Elle se souvenait d'être en partance pour la planète Azdnorea-R-10, devant se présenter suite à une demande d'un confrère qui lui était resté fidèle et avait besoin de ses lumières sur une zone qui présentait une forte instabilité gravitationnelle et une odeur persistante d'ozone. C'est au cours du voyage dans le warp que le champ de Geller se mit à faiblir. Elle avait eu le réflexe de rentrer dans une capsule de secours, appuyant sur le bouton d'éjection quand les parois du vaisseau semblaient se contracter. Elle pensait qu'en sortant du champ d'attraction du warp, il n'y aurait eu que quelques années au mieux de décalage, non un saut temporel aussi important.
Elle avait atterri dans l'ancien lac, la carcasse fumante à moitié fondu l'ayant protégé de la pénétration atmosphérique, les circuits brûlant les un après les autres. Si elle n'avait pas été brûlée vive par la population, ce n'était que par cette arrivée sans portail warp apparent, ayant été éjectée depuis l'orbite et qu'elle repéra rapidement le Pater en refaisant un signe qu'un paysan avait fait.
En l'espace de deux ans elle avait appris les règles de base de cette société, se retenant de parler pour ne pas se trahir, voilant sa soif de savoir par le souhait d'être encore plus utile à l'Imperium. Elle joua la carte de l'amnésique muette, laissant le Pater faire ses suppositions qu'elle était une envoyée de l'Empereur-Dieu et qu'elle faisait voeux de silence suite à son transport mystique. Aujourd'hui le Pater et le Seigneur savent qu'elle peut parler et que son silence serait car "sa voix est devenue indigne de chanter les louanges de l'Empereur." . Cela avait été complexe de justifier la disparition de la capsule, ayant activée discrètement le module de décomposition moléculaire, laissant entendre que le Très-Haut avait repris cette relique pour permettre à d'autres Saints de voyager parmi les étoiles et soutenir l'Humanité. Penser à tout cela était déprimant.
Aussi prit elle sa tablette de cire, venant à faire des calcules de probabilité pour estimer la météo qu’il fera avec comme seul indice ce ciel si calme, avant d’effacer avec l’autre bout de l’outil, elle devait faire attention à ce genre de détente, l’écriture scientifique était inconnu chez eux.

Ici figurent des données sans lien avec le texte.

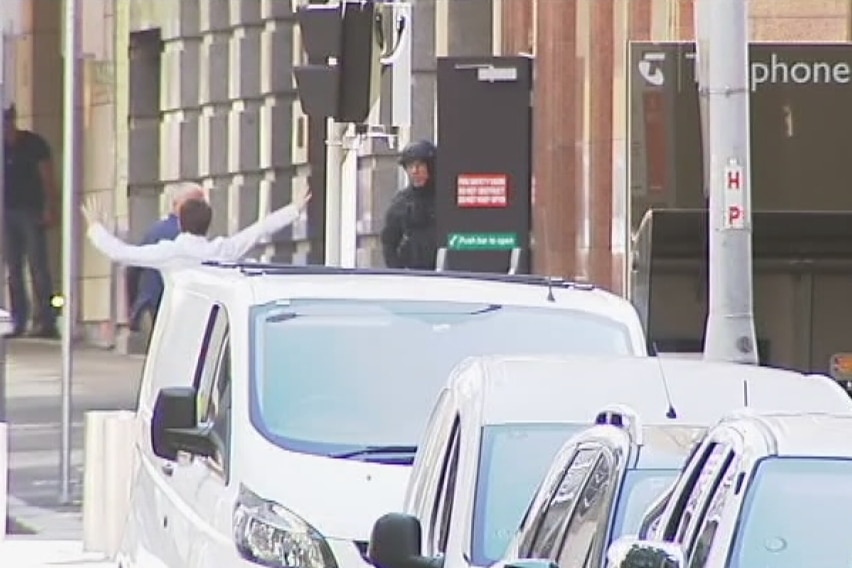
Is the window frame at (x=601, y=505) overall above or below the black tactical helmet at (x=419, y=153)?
below

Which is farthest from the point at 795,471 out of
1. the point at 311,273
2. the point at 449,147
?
the point at 449,147

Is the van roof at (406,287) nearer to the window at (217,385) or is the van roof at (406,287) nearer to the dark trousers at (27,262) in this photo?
the window at (217,385)

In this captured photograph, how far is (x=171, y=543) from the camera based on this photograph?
11578mm

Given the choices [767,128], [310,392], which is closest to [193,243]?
[767,128]

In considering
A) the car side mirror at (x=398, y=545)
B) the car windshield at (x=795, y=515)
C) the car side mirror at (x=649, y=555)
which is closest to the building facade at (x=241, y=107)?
the car side mirror at (x=398, y=545)

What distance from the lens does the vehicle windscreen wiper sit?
1084cm

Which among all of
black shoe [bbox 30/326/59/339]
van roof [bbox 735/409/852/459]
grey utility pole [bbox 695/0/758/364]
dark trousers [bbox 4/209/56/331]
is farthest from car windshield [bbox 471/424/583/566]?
black shoe [bbox 30/326/59/339]

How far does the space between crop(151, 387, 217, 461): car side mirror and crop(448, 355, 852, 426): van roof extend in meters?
2.18

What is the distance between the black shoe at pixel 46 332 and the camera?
98.3ft

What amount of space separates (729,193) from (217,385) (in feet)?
11.2

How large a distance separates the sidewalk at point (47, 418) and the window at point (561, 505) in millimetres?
9515

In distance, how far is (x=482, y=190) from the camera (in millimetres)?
20266

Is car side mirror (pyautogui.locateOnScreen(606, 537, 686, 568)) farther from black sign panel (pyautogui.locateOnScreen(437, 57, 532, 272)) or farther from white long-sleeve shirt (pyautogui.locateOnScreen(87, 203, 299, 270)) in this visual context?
black sign panel (pyautogui.locateOnScreen(437, 57, 532, 272))

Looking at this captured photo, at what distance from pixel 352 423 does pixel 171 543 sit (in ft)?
3.23
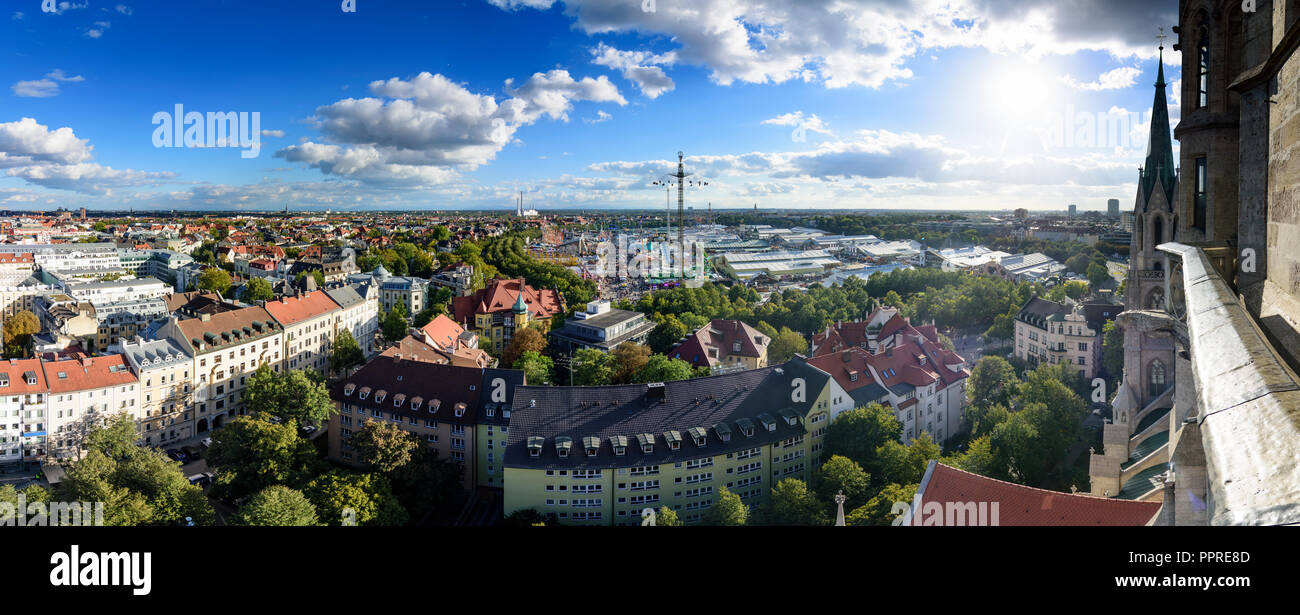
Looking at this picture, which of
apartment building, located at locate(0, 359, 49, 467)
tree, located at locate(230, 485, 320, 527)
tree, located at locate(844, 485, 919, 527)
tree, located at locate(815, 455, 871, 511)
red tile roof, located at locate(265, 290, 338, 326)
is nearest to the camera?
tree, located at locate(844, 485, 919, 527)

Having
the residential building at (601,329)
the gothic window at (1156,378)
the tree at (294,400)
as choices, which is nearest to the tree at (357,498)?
the tree at (294,400)

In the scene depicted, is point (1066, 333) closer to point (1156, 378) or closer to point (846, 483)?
point (1156, 378)

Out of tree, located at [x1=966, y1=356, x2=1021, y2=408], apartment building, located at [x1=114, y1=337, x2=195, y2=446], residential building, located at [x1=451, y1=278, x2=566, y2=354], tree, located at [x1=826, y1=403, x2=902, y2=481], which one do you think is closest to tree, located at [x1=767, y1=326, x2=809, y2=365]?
tree, located at [x1=966, y1=356, x2=1021, y2=408]

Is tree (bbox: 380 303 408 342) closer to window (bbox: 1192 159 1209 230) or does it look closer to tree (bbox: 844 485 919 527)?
tree (bbox: 844 485 919 527)

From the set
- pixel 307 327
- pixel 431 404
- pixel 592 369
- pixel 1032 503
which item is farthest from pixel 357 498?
pixel 307 327

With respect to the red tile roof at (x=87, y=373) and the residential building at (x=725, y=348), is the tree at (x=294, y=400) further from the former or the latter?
the residential building at (x=725, y=348)

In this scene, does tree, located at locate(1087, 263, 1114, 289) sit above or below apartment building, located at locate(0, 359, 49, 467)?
above

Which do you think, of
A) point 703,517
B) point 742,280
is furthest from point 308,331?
point 742,280
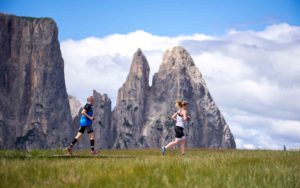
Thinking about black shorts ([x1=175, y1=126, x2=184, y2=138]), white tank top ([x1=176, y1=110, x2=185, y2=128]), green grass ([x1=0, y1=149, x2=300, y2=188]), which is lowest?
green grass ([x1=0, y1=149, x2=300, y2=188])

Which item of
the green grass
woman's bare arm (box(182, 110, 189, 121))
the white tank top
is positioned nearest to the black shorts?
the white tank top

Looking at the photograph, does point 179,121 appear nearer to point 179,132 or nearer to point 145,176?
point 179,132

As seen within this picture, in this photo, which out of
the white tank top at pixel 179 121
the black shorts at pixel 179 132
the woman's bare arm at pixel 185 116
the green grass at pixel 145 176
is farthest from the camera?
the white tank top at pixel 179 121

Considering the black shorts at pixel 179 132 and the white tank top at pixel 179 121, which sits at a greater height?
the white tank top at pixel 179 121

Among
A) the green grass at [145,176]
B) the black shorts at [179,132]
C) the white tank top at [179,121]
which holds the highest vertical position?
the white tank top at [179,121]

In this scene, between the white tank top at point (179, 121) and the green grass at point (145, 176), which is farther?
the white tank top at point (179, 121)

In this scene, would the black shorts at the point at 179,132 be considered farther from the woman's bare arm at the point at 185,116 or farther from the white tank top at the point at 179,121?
the woman's bare arm at the point at 185,116

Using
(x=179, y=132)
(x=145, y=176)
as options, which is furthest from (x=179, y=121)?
(x=145, y=176)

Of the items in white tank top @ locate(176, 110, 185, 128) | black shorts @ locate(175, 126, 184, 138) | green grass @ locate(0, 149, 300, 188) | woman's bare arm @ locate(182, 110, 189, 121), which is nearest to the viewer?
green grass @ locate(0, 149, 300, 188)

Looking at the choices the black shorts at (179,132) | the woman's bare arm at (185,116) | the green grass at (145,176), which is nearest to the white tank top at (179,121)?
the black shorts at (179,132)

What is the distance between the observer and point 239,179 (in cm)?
1001

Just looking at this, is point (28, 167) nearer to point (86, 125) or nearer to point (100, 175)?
point (100, 175)

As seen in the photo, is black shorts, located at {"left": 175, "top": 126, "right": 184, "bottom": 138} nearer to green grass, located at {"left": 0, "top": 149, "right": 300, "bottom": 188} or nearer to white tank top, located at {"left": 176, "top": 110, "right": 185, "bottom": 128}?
white tank top, located at {"left": 176, "top": 110, "right": 185, "bottom": 128}

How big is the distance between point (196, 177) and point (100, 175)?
2.05 m
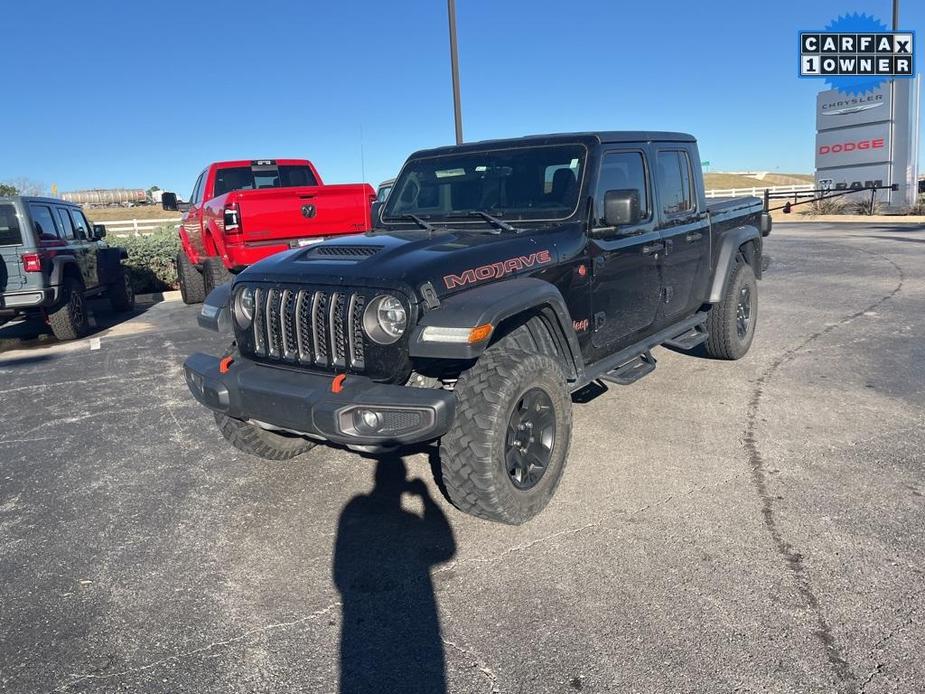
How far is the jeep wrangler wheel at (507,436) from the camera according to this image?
324 centimetres

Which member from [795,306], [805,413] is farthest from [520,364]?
[795,306]

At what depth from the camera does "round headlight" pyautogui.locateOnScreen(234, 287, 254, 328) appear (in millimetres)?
3871

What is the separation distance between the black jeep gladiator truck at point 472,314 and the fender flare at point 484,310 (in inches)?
0.4

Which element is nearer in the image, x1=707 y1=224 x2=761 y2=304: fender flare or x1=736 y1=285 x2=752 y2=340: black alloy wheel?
x1=707 y1=224 x2=761 y2=304: fender flare

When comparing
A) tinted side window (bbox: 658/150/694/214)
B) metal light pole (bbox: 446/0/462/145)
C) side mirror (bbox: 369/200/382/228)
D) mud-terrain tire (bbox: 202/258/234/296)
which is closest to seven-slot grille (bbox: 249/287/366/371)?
side mirror (bbox: 369/200/382/228)

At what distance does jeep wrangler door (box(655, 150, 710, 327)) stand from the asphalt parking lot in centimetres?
76

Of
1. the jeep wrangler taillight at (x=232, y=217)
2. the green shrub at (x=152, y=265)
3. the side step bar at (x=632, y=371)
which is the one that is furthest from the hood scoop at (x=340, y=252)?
the green shrub at (x=152, y=265)

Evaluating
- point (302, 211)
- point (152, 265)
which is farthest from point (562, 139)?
point (152, 265)

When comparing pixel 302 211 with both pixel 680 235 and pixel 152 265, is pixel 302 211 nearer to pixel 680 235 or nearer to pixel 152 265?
pixel 680 235

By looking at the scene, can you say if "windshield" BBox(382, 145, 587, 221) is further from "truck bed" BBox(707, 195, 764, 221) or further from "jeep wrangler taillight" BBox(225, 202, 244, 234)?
"jeep wrangler taillight" BBox(225, 202, 244, 234)

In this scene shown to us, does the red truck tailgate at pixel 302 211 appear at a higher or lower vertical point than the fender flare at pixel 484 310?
higher

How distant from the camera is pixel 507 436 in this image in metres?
3.40

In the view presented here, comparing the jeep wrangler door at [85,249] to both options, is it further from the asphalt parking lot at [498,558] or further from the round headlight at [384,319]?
the round headlight at [384,319]

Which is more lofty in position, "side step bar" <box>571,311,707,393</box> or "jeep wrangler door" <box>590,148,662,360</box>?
"jeep wrangler door" <box>590,148,662,360</box>
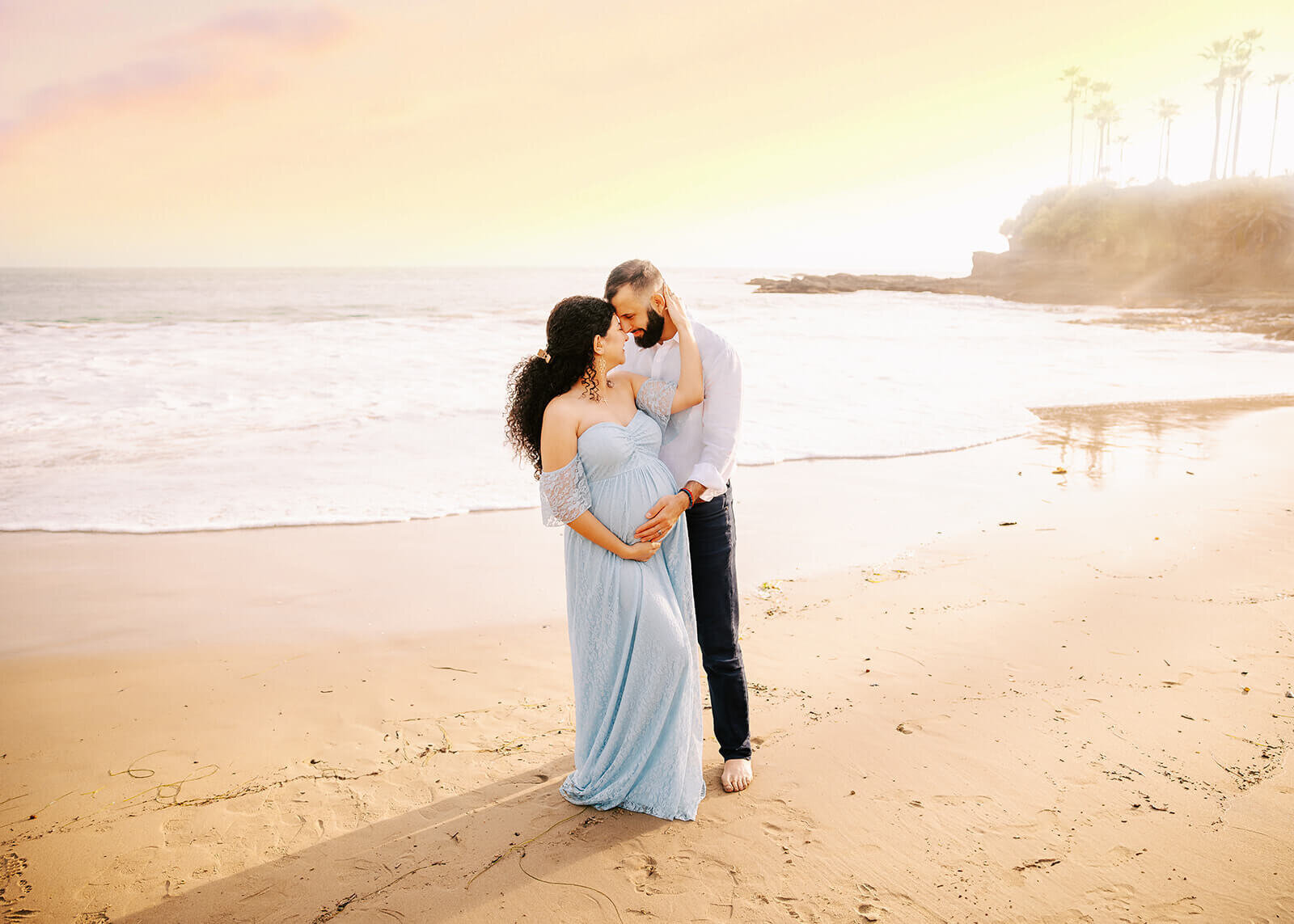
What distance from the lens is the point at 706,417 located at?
300 cm

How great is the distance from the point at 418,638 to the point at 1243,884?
374 centimetres

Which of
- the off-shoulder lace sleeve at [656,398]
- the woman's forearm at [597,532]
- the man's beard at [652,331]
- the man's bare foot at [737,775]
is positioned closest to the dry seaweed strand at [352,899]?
the man's bare foot at [737,775]

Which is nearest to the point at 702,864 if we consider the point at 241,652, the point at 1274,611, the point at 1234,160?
the point at 241,652

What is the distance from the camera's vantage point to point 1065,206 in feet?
177

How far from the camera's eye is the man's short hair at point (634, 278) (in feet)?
9.24

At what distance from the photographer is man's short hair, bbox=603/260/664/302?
2.82 meters

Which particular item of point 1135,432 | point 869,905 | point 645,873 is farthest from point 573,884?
point 1135,432

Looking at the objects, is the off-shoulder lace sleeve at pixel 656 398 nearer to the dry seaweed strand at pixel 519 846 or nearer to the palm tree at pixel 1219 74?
the dry seaweed strand at pixel 519 846

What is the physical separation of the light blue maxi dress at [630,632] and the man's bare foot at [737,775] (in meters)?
0.14

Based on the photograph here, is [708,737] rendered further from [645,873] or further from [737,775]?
[645,873]

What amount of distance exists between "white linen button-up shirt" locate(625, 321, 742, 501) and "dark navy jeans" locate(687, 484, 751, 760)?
140mm

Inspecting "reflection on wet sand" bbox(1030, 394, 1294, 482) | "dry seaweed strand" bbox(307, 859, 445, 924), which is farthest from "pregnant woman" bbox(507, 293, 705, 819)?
"reflection on wet sand" bbox(1030, 394, 1294, 482)

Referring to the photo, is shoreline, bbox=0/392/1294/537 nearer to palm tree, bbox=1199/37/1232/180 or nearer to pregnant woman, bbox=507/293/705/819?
pregnant woman, bbox=507/293/705/819

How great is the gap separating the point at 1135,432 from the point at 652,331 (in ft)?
29.3
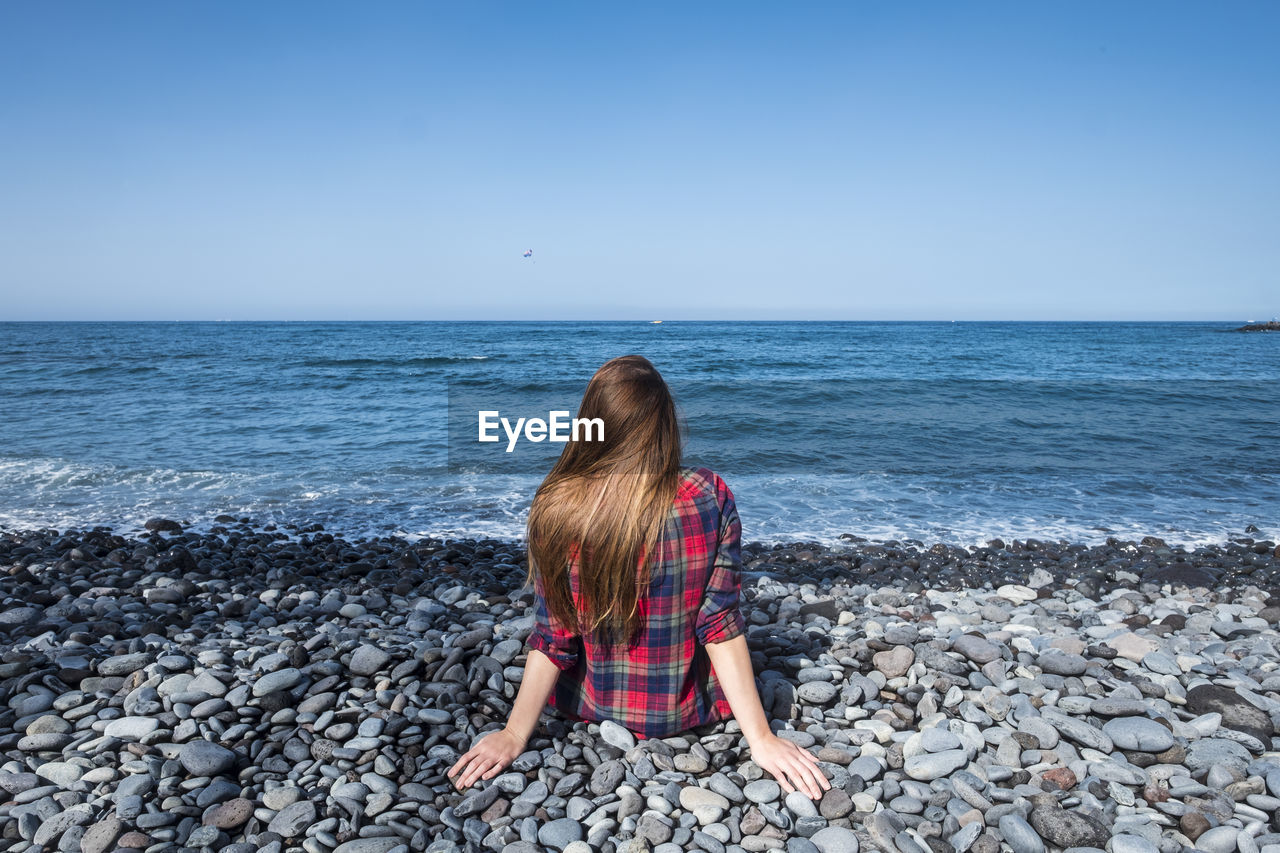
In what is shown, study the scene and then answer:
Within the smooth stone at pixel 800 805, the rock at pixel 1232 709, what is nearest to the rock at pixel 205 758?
the smooth stone at pixel 800 805

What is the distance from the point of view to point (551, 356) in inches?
1352

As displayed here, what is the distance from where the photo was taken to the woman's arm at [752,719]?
8.75 ft

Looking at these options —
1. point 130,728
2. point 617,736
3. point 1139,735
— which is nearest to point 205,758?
point 130,728

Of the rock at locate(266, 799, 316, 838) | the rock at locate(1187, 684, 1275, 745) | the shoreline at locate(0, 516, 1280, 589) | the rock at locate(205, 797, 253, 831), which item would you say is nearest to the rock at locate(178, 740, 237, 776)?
the rock at locate(205, 797, 253, 831)

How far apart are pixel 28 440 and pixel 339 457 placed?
5.85m

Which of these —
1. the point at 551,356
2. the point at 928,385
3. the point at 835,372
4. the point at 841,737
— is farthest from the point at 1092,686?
the point at 551,356

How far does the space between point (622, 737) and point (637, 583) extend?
2.46 ft

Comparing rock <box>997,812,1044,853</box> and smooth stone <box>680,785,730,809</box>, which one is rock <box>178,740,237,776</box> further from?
rock <box>997,812,1044,853</box>

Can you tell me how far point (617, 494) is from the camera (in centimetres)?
254

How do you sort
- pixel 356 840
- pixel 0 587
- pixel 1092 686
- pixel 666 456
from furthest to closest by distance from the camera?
pixel 0 587, pixel 1092 686, pixel 666 456, pixel 356 840

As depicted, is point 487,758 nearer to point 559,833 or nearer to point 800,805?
point 559,833

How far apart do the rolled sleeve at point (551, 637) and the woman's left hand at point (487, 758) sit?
1.09 ft

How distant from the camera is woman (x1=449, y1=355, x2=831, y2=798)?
2547 millimetres

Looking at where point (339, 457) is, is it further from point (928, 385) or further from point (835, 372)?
point (835, 372)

Tacita savait que la Dîme Impériale devait être payé aujourd’hui, pensant que comme l’année précédente un simple navire accosterait pour être chargé.
Elle allait devoir jouer encore une fois l'idiote touchée par la bénédiction, sachant pertinemment que son statut de Sainte n'était que sur cette planète, le Pater n'ayant certainement pas fait la procédure pour la déclarer ou alors cela s'était perdu dans leurs systèmes administratif chaotique.